Getting ready for surgery consisted of not eating anything past breakfast on Monday and consuming 2 bottles of Fleet about 3 hours apart in the afternoon. Let me tell you, Exlax has nothing on Fleet. Went in for surgery on Tuesday morning at 7am and was on the table for over 6 hours. No getting around that the RPLND was pretty horrible, especially the first couple of days after surgery. Fortunately I have experienced that the Lord has blessed the human brain to remember times of pain in sort of a fog, kind of like you aren't sure if it really happened. I opted for an epidural to control and block the pain – I’m really happy I selected that because they basically numbed my gut for the first couple of days after surgery. One of the regular effects of the RPLND is that your intestines shut down for a couple days after surgery (anywhere from 4-7 days). My stomach woke up on the 4th day (Friday). I was able to consume liquids on Friday morning and solid foods by the afternoon. They let me go home from the hospital on Friday evening. I went in the hospital weighing around 215lbs and came out weighing 240. I didn’t eat anything but a very small meal on Friday – it was all from the IVs, pretty amazing.

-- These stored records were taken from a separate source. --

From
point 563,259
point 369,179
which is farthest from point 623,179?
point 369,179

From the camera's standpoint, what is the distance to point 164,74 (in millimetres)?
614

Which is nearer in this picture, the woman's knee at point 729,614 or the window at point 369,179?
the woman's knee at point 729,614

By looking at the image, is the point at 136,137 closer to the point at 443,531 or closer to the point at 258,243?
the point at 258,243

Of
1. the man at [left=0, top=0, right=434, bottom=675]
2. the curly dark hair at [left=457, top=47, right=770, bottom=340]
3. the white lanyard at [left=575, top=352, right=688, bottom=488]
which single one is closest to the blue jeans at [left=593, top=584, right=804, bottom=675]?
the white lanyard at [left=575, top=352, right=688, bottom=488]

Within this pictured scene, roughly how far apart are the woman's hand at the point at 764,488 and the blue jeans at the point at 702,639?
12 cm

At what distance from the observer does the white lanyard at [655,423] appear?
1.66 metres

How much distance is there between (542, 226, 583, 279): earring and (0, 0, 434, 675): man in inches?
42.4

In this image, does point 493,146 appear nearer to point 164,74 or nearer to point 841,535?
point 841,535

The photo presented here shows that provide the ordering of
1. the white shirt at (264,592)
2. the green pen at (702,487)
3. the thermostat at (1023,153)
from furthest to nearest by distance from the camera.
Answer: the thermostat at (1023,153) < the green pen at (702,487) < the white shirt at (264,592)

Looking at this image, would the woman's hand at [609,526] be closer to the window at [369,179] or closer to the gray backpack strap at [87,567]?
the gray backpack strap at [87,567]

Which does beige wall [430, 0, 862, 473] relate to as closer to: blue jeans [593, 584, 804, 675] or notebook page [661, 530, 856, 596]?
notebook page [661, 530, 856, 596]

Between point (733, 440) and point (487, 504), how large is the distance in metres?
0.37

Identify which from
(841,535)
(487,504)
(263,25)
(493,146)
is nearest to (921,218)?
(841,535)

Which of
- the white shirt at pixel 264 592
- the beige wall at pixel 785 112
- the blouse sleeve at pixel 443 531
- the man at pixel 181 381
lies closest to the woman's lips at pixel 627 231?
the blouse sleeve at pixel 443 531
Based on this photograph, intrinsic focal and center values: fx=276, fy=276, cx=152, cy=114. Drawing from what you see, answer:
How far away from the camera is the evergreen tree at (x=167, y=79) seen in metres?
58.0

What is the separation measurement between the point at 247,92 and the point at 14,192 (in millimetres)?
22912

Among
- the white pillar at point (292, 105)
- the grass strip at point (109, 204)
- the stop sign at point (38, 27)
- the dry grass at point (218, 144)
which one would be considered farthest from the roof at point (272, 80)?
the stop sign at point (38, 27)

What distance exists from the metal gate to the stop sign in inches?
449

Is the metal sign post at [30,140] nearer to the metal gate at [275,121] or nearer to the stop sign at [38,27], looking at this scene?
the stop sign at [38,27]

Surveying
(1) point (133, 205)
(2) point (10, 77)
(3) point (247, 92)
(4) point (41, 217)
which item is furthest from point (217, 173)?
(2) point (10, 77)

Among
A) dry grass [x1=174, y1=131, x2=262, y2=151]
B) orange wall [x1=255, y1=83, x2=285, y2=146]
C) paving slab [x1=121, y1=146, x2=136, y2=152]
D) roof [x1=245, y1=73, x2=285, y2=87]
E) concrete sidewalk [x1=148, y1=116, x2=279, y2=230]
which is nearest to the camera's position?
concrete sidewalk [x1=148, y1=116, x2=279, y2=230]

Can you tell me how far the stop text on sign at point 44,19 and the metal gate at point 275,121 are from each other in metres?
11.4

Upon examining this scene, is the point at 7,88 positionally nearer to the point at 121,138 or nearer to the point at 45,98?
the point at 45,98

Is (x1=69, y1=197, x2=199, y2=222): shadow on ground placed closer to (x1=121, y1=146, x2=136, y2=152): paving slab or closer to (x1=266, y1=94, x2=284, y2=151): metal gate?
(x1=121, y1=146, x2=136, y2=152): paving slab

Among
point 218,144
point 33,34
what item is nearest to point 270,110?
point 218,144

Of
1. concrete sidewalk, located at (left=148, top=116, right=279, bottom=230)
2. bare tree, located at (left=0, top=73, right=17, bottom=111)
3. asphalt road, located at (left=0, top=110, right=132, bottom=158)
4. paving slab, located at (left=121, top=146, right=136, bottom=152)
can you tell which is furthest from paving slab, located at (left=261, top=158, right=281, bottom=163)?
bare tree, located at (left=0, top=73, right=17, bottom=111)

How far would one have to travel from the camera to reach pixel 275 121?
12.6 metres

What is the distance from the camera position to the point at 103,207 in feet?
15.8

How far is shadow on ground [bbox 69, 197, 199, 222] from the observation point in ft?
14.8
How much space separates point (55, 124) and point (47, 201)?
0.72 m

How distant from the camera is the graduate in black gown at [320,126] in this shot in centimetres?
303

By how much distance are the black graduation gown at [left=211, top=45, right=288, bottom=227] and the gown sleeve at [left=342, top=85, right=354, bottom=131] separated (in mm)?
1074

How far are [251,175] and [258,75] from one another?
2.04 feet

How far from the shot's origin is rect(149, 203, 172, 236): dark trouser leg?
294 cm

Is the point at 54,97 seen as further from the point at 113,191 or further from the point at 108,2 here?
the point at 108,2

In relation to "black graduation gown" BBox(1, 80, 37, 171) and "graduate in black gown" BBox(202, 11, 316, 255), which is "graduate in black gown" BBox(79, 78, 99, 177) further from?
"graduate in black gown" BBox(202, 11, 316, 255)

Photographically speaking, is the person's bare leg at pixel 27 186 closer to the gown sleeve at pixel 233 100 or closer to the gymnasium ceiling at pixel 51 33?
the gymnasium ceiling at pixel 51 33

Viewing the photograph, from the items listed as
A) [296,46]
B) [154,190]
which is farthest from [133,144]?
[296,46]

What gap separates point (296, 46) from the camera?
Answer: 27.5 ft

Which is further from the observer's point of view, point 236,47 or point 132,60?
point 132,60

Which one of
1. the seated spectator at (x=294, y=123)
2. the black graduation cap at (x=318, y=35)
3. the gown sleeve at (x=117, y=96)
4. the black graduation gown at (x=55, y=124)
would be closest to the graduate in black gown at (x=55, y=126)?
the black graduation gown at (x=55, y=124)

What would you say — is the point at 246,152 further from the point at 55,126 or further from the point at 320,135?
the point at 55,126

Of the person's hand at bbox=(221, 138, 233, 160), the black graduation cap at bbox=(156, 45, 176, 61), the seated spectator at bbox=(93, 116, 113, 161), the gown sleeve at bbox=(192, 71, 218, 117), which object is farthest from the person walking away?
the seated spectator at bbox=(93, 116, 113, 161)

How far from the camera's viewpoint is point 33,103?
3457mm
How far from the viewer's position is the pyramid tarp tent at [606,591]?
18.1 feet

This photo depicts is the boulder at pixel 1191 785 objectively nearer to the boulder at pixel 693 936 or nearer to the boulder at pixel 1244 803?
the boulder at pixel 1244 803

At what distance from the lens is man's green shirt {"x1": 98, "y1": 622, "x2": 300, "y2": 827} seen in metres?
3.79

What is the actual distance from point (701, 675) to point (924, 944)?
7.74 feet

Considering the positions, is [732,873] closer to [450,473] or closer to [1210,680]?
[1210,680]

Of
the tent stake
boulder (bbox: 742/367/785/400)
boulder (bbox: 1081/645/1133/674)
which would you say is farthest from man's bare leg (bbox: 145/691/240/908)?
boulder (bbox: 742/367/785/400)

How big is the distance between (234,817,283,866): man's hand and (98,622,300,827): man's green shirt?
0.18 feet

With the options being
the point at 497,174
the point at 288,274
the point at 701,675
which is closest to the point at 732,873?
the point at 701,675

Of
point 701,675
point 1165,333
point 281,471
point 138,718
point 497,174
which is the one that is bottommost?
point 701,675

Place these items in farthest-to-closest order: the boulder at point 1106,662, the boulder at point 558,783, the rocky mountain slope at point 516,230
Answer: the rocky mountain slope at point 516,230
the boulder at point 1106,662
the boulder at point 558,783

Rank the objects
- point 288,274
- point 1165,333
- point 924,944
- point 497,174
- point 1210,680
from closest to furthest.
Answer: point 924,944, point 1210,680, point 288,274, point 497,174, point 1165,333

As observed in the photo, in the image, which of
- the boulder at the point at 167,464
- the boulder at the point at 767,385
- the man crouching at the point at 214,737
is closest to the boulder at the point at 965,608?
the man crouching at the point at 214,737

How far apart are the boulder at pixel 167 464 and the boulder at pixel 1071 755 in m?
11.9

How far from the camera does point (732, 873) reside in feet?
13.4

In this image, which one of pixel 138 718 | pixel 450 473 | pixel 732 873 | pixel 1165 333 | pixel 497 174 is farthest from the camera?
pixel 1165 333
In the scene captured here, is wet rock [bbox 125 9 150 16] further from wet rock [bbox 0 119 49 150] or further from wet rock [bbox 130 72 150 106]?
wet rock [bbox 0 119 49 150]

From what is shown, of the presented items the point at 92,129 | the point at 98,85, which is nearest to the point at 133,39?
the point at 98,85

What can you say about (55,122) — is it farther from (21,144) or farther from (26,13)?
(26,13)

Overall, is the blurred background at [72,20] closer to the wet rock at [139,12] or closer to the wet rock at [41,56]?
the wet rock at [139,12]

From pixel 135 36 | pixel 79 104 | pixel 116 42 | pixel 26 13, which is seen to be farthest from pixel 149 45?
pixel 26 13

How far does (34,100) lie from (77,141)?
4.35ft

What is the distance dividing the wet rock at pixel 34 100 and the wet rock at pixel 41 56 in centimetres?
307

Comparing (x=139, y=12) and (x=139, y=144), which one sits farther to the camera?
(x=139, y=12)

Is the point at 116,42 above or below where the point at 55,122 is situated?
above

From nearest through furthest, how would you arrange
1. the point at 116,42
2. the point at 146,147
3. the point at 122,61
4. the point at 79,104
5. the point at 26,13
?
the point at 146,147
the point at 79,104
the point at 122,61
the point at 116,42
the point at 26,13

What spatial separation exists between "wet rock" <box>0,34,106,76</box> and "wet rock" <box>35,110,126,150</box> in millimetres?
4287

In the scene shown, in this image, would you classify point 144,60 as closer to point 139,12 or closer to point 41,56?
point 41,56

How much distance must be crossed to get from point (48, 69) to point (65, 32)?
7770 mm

I’m down around 200 now and feel great (I needed to lose weight anyway and the major benefit is that I’ve lost my “love handles”!)

The worst part of the recovery is they kept the tube down my nose to my stomach for the first two days after surgery. Apparrently they had real trouble getting emplaced during the initial surgery and they didn't want to risk taking it out and having to put it back in if I had complications. I couldn't swallow and if/when I did it would hurt like the high heavens. Once they took it out (another painful experience) my recovery really started taking off.

One of the things that really saved me was my IPOD. I went to the library and uploaded 3 books that were in CDs into my IPOD. Those books, coupled with the music on the IPOD, were real life-savers to me. They doctors didn’t want me in bed unless I was sleeping so I spent 15 hours a day in a chair, lights off, eyes closed, resting and listening to the books. I was too uncomfortable to actually read a book and watching TV took too much effort (and nothing was good on anyway).

Even though I felt horrible I walked around the ward 5-6 times a day. I always felt better after walking (although initially it was always tough getting started). Keeping your lungs active was a constant challenge. They give you a gadget to blow in to ensure you keep your lungs exercised. Initially this was always pretty painful but after 10 or so huffs it was amazing to see how much the airflow improved and how much better I felt.

I had my 46 staples removed a week after surgery. I was amazed at how painless it was to have them removed. I didn’t feel anything. In less than a week I was walking around, eating well, and feeling pretty good. Within 2 weeks I was sleeping on my side throughout the night.

I should be back to 100% in a couple weeks and plan to go back to work around 13 March. The body’s capacity to heal is pretty amazing. The docs said I could start exercising 6 weeks after surgery

Whenever I had it bad all I had to do was look at the other cancer patients or through the window to the adjacent ward and see the injured heroes from the war being admitted - it put things into perspective rather quickly. There are so many people that have it so much worse. I can't believe how lucky and blessed I am.